Publié le 24 mars 2022

ÉCONOMIE

Pour le PDG de BlackRock, Larry Fink, la guerre en Ukraine signe la fin de la mondialisation

C’est la fin d’une époque. Pour le patron du géant de la gestion d’actifs BlackRock, l’invasion russe en Ukraine marque la fin de la mondialisation car elle pousse les entreprises à réorienter leurs chaînes d’approvisionnement pour un "retrait plus rapide de certains pays". Une reconfiguration déjà amorcée avec la pandémie de Covid-19.

Cargo ship DesignOil Pixabay 01
80 % du commerce mondial passe par des chaines d'approvisionnement internationales.
CC0

C’est dans un contexte mondial particulièrement tendu que Larry Fink, le patron de Blackrock, fondateur de la plus grande société de gestion, a écrit sa lettre annuelle aux actionnaires. Celui qui défend un nouveau capitalisme "des parties prenantes" considère que la guerre en Ukraine a "mis fin à la mondialisation que nous avons connue au cours des trois dernières décennies". "L’agression de la Russie en Ukraine et son découplage ultérieur de l’économie mondiale vont inciter les entreprises et les gouvernements entiers à réévaluer leurs dépendances et à réanalyser leurs empreintes de fabrication et d’assemblage, ce que le Covid avait déjà beaucoup incité à faire", écrit le dirigeant. 

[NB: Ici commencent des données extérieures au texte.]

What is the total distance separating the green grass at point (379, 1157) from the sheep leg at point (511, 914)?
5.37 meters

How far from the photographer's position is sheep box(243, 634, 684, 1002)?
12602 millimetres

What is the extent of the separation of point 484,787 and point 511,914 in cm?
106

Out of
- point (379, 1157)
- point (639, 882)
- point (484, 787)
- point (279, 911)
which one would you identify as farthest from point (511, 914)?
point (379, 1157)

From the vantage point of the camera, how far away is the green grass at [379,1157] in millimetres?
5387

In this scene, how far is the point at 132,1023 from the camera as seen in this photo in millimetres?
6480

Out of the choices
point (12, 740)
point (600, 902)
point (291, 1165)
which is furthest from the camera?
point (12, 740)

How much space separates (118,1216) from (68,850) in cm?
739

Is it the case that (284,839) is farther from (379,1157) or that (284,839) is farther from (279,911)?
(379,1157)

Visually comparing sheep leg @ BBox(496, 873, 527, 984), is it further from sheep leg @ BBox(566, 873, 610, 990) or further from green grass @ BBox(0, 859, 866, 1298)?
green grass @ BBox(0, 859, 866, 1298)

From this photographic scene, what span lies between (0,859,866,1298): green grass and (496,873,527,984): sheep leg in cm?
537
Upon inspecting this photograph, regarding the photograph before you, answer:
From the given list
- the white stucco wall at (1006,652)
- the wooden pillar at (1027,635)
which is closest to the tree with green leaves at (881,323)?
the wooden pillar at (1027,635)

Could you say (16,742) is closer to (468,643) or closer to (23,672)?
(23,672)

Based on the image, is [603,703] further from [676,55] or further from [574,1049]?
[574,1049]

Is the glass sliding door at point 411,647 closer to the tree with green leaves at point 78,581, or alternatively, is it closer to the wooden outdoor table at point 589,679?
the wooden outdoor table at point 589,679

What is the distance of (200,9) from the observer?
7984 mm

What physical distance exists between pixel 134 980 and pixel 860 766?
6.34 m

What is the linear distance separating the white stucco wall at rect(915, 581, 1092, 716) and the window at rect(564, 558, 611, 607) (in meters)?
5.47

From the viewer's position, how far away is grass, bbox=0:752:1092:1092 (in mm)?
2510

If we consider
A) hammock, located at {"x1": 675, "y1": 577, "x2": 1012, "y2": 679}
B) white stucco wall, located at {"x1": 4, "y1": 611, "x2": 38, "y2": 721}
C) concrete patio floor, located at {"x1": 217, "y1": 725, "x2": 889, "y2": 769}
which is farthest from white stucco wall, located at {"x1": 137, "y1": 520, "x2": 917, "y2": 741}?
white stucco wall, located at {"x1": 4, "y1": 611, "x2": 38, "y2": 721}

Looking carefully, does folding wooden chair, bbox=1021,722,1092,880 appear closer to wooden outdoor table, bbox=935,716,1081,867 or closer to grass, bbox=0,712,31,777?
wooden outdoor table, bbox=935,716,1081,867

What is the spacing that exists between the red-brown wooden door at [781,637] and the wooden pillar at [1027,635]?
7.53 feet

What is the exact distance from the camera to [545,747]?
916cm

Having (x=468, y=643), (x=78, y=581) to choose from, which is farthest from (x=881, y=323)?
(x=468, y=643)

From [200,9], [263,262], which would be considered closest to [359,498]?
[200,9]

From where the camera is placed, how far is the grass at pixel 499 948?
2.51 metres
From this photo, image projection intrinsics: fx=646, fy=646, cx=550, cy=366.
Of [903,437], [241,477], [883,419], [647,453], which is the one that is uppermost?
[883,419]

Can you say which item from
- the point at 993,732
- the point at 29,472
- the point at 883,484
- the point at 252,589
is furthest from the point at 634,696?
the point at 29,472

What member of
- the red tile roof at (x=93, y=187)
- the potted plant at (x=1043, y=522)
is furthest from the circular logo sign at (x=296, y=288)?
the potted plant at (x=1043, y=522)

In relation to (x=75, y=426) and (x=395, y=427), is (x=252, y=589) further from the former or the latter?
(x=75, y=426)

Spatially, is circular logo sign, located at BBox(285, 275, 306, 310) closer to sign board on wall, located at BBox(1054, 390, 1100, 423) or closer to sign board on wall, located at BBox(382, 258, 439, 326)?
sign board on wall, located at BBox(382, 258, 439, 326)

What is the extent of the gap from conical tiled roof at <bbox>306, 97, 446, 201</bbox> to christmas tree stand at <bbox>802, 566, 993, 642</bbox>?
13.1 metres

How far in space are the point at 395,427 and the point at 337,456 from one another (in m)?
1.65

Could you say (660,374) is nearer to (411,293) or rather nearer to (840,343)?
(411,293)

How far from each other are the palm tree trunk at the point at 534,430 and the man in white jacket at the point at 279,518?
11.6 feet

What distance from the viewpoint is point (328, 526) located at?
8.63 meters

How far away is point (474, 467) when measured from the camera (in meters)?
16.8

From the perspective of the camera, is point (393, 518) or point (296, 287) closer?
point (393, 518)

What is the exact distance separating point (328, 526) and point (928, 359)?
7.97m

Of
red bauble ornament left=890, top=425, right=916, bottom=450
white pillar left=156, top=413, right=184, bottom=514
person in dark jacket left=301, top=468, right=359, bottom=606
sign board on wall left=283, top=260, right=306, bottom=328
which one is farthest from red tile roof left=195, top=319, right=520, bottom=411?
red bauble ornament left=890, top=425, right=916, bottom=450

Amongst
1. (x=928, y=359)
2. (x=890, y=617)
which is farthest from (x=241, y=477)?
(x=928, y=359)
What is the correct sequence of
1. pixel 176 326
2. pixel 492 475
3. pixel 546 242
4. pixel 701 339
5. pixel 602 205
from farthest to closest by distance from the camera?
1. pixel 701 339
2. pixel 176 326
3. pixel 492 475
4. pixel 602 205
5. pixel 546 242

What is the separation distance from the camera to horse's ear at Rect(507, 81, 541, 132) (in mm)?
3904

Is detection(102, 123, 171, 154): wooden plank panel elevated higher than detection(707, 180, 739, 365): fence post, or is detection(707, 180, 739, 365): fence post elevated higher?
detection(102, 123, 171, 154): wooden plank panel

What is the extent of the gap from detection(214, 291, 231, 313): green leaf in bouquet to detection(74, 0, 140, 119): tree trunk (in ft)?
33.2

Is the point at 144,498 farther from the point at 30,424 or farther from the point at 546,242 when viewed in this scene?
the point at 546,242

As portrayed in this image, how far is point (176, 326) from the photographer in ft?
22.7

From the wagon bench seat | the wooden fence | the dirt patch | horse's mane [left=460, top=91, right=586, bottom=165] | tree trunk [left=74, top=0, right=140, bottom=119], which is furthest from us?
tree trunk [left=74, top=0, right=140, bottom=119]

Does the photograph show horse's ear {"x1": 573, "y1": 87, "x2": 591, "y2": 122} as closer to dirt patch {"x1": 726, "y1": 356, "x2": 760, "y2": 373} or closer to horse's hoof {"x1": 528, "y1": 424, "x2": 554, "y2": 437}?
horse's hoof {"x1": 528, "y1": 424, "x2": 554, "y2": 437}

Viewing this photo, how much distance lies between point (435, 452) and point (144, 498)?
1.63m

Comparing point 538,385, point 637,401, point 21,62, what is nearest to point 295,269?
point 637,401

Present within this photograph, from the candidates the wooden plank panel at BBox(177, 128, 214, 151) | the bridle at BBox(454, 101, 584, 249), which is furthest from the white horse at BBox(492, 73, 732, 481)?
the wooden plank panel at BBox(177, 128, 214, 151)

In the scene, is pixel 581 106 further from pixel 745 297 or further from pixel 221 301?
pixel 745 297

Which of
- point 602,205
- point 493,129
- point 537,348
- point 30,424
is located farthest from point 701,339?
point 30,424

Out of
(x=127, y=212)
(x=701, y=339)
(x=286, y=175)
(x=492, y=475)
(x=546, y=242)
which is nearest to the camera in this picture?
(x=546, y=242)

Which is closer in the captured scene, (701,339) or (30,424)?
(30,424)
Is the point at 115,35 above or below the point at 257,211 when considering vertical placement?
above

Le Covid-19 a en effet été une des plus grosses failles révélant au monde entier l’extrême vulnérabilité de notre système mondialisé, provoquant des tensions d’approvisionnement sur des produits pourtant essentiels tels que les masques, les respirateurs et certains médicaments. La guerre en Ukraine en est une nouvelle. En quelques semaines, la Russie a été mise à distance d’un système international dans lequel elle était bien installée. Les pays occidentaux ont appliqué des sanctions pour se couper progressivement des liens commerciaux et financiers avec la Russie. Gel et saisie des avoirs des oligarques russes, blocage partiel du système de paiement international Swift, embargos sectoriels… cette "guerre économique" tranche avec l’interconnexion portée par la mondialisation. Plusieurs entreprises occidentales comme Shell, Apple, Ford ou Volvo ont ainsi décidé de quitter la Russie et d’autres, sous pression, sont en passe de les suivre.

La "slowbalisation"

"Après deux ans de Covid-19, le conflit ukrainien scelle encore plus la fin de la "mondialisation heureuse" : solidification des frontières, diffusion de l’inflation, disparition de l’énergie bon marché. Un monde fragmenté, où la seule chose qui nous réunissait encore devra nous séparer : les flux d’argent et d’information ne passent plus entre nations opposées et deviennent mutuellement non convertibles", écrit ainsi le philosophe Jean-Yves Heurtebise dans une tribune publiée dans le Monde.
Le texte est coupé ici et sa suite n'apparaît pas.